Items from a data source
↓↓↓

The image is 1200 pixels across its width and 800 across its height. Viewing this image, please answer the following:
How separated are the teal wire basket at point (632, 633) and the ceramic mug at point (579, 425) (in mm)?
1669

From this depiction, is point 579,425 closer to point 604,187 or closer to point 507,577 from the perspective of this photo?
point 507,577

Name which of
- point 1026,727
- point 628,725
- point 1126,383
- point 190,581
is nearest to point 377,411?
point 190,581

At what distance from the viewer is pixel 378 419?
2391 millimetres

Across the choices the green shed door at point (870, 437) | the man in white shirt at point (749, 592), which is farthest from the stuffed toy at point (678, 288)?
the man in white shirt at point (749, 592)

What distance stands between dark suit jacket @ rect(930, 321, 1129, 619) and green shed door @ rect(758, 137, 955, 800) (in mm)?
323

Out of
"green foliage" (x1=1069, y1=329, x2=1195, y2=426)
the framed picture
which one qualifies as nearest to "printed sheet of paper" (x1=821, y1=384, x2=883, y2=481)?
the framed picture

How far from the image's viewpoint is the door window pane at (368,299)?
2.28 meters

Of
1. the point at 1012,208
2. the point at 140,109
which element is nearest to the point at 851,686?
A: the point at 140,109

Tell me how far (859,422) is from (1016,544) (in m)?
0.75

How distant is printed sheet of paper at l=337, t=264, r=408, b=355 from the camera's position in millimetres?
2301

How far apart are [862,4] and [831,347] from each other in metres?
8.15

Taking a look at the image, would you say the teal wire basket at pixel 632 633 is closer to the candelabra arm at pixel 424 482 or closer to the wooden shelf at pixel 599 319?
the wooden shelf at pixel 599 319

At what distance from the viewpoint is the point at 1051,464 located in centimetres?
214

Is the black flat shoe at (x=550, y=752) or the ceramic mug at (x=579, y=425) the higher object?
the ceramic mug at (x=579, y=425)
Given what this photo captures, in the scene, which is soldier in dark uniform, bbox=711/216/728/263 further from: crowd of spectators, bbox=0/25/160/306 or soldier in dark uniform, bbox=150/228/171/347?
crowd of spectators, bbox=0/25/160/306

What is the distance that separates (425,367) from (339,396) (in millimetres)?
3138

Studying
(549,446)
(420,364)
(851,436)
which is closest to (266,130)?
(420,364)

↑↑↑

_Written request:_ Using the listing above, please repeat every entry exactly.

_Result of this task:_
The image is 1200 pixels across its width and 800 across its height. Viewing this image, please answer the following:
How separated are the teal wire basket at point (632, 633) and the ceramic mug at point (579, 425) (in mm)?
1669

From this depiction, is point 579,425 closer to point 604,187 or closer to point 507,577 from the perspective of this photo?
point 507,577

Name which of
- point 1026,727
- point 628,725
- point 1126,383
- point 190,581
is nearest to point 377,411?
point 190,581

At what distance from the viewer is pixel 378 419?
2391 millimetres

Across the choices the green shed door at point (870, 437) | the man in white shirt at point (749, 592), which is farthest from the stuffed toy at point (678, 288)?
the man in white shirt at point (749, 592)

What distance stands between dark suit jacket @ rect(930, 321, 1129, 619) and green shed door @ rect(758, 137, 955, 800) (in mm)?
323

Out of
"green foliage" (x1=1069, y1=329, x2=1195, y2=426)
the framed picture
which one qualifies as nearest to "printed sheet of paper" (x1=821, y1=384, x2=883, y2=481)?
the framed picture

How far from the image's viewpoint is the door window pane at (368,299)?
2.28 meters

Of
1. the point at 1012,208
2. the point at 140,109
which element is nearest to the point at 851,686?
A: the point at 140,109

Tell me how far (859,422) is from (1016,544) (in m)?
0.75

How distant is printed sheet of paper at l=337, t=264, r=408, b=355 from the camera's position in millimetres?
2301

How far apart are [862,4] and [831,347] from each other in metres?
8.15

Taking a look at the image, would you say the teal wire basket at pixel 632 633 is closer to the candelabra arm at pixel 424 482 or closer to the wooden shelf at pixel 599 319?
the wooden shelf at pixel 599 319

At what distance from the viewpoint is the point at 1051,464 located in centimetres?
214

Is the black flat shoe at (x=550, y=752) or the ceramic mug at (x=579, y=425) the higher object?
the ceramic mug at (x=579, y=425)
Given what this photo captures, in the scene, which is soldier in dark uniform, bbox=711/216/728/263 further from: crowd of spectators, bbox=0/25/160/306 or soldier in dark uniform, bbox=150/228/171/347?
crowd of spectators, bbox=0/25/160/306

What is the distance that separates (425,367) from (339,396) (in millimetres)?
3138

Studying
(549,446)
(420,364)
(851,436)
which is closest to (266,130)?
(420,364)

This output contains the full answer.